Wednesday, June 21, 2006

Only 67% of eligible Texans graduated in '03, study says

June 21, 2006

Only 67% of eligible Texans graduated in '03, study says
Education Week report contradicts TEA's 83% claim
By JENNIFER RADCLIFFE
Copyright 2006 Houston Chronicle

Only two-thirds of Texas' eligible students earned a high school diploma in
2002-03, 16 percentage points lower than the 83 percent graduation rate
touted by the Texas Education Agency that year, according to a study
released Tuesday by Education Week magazine.

Like much of the dispute over dropout and graduation rates, discrepancies
arise because of the different formulas used to calculate the percentage.
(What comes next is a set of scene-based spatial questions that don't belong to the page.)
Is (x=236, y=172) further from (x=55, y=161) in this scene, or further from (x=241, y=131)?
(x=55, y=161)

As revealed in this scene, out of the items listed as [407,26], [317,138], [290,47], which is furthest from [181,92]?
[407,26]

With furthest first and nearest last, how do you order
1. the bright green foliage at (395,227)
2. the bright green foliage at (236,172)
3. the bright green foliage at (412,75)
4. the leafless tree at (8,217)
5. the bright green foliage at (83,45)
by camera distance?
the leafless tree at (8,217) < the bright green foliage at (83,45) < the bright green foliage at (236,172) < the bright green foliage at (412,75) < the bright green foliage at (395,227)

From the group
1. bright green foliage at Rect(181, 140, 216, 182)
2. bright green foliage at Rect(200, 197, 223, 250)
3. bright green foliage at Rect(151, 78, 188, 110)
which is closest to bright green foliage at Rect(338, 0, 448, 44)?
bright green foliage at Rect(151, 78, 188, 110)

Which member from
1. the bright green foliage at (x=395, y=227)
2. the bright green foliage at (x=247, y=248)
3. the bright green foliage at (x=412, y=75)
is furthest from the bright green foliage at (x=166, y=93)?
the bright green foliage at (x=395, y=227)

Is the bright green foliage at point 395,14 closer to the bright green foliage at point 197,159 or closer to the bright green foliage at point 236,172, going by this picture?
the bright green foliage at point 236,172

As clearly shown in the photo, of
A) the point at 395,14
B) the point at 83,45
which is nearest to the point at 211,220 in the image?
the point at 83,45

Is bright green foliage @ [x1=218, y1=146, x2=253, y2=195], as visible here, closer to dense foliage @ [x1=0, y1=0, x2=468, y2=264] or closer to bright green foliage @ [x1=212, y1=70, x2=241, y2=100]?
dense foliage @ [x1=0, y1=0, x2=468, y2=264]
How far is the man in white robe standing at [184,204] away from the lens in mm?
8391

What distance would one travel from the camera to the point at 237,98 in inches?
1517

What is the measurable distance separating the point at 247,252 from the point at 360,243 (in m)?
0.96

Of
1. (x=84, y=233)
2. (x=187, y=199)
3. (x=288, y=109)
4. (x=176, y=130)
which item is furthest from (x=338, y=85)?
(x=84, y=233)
Each state counts and tracks students differently; this report uses numbers
from the U.S. Department of Education and uses a "cumulative promotion
index," which estimates the probability that a ninth-grader will earn a
standard diploma in four years.

According to the study, Texas' graduation rate of 67 percent lagged just
behind the national average of 70 percent.

Texas students are 20 percent more likely to live in poverty and 60 percent
more likely to be English-language learners than national averages,
according to the report.

The study, Diplomas Count, shows that 1.2 million U.S. students failed to
graduate with their classmates in 2006.

"This is a virtually universal thing we're seeing here," said Christopher
Swanson, director of editorial projects at the Education Research Center.

Most dropouts leave school in the ninth grade, including 40 percent of
dropouts in low-income districts including Houston, officials said.

Texas measured up well in other standards.

The state requires students to earn 22 credits to graduate, slightly higher
than the national average.

It's one of 23 states that requires student to pass an exit-exam to
graduate, and Texas also requires students to attend school until they're
18, a year longer than the national average.